This Thursday, Kirsten Luckins will be performing her acclaimed spoken word show, The Moon Cannot Be Stolen, at Empty Shop in Durham.
The show is a combination of poetry, travelogue and confronting a former self. Kirsten created the show after re-reading her India travel journals, sixteen years after writing them. The different person she found in them inspired her to create the show, exploring how ‘encountering a former self is just as shocking as getting lost in another culture.’
Kirsten has been receiving fantastic reviews, with Sophia Walker, BBC Slam Champion 2013, calling it ‘the best show I’ve seen in six years on the fringe’, the Edinburgh arts festival. She has also sold out many venues on the current tour, including Queens Hall Hexham and the Live Theatre Newcastle.

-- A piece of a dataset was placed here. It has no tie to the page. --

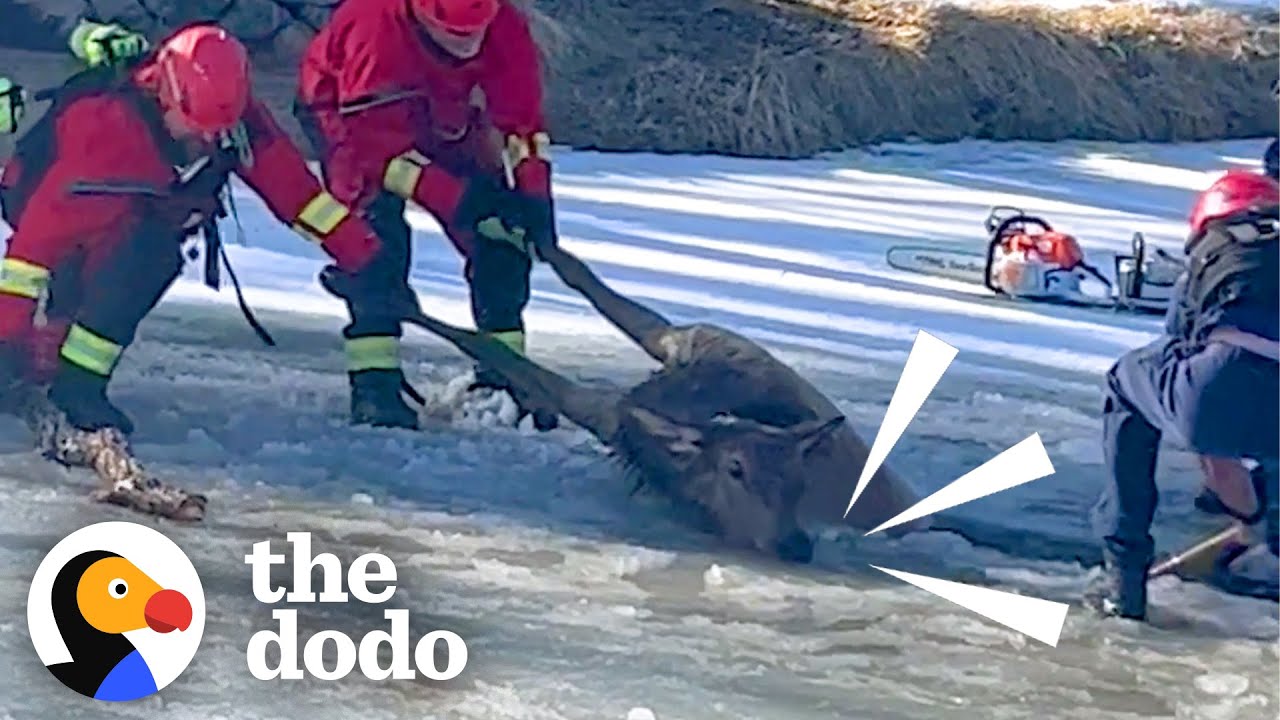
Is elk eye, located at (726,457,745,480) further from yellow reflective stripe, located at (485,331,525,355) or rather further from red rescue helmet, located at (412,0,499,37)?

Empty Shop is a much more intimate space, and promises to deliver a unique experience of the show.
The title is taken from a zen fable, which ‘may or may not be about the search for the authentic self.’ Containing metaphysical enquiry and even a little Tarot-reading, the show promises to be a mystical look at losing yourself, finding yourself, and everything in between. Kirsten describes the question at the heart of the piece as ‘how far is it possible, necessary, desirable to go in order to examine and understand who we are?’
Kirsten is an event organiser herself, as well a performer and poet, coordinating the north-east programme for Apples and Snakes, one of the leading organisations for performance poetry in England. She regularly explores themes of spiritual, emotional and sexual identity in her work, although a recent attempt at NaPoWriMo proved she could write about making chicken stock if needed.
The Moon Cannot Be Stolen starts at 7.30pm with a running time of sixty minutes. Tickets are £5, or £4 for students.